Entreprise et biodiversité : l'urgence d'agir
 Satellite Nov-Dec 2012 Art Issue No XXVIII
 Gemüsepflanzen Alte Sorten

- What this task involves: The material above needs to be reproduced exactly as written.

- Written solution:
Entreprise et biodiversité : l'urgence d'agir
 Satellite Nov-Dec 2012 Art Issue No XXVIII
 Gemüsepflanzen Alte Sorten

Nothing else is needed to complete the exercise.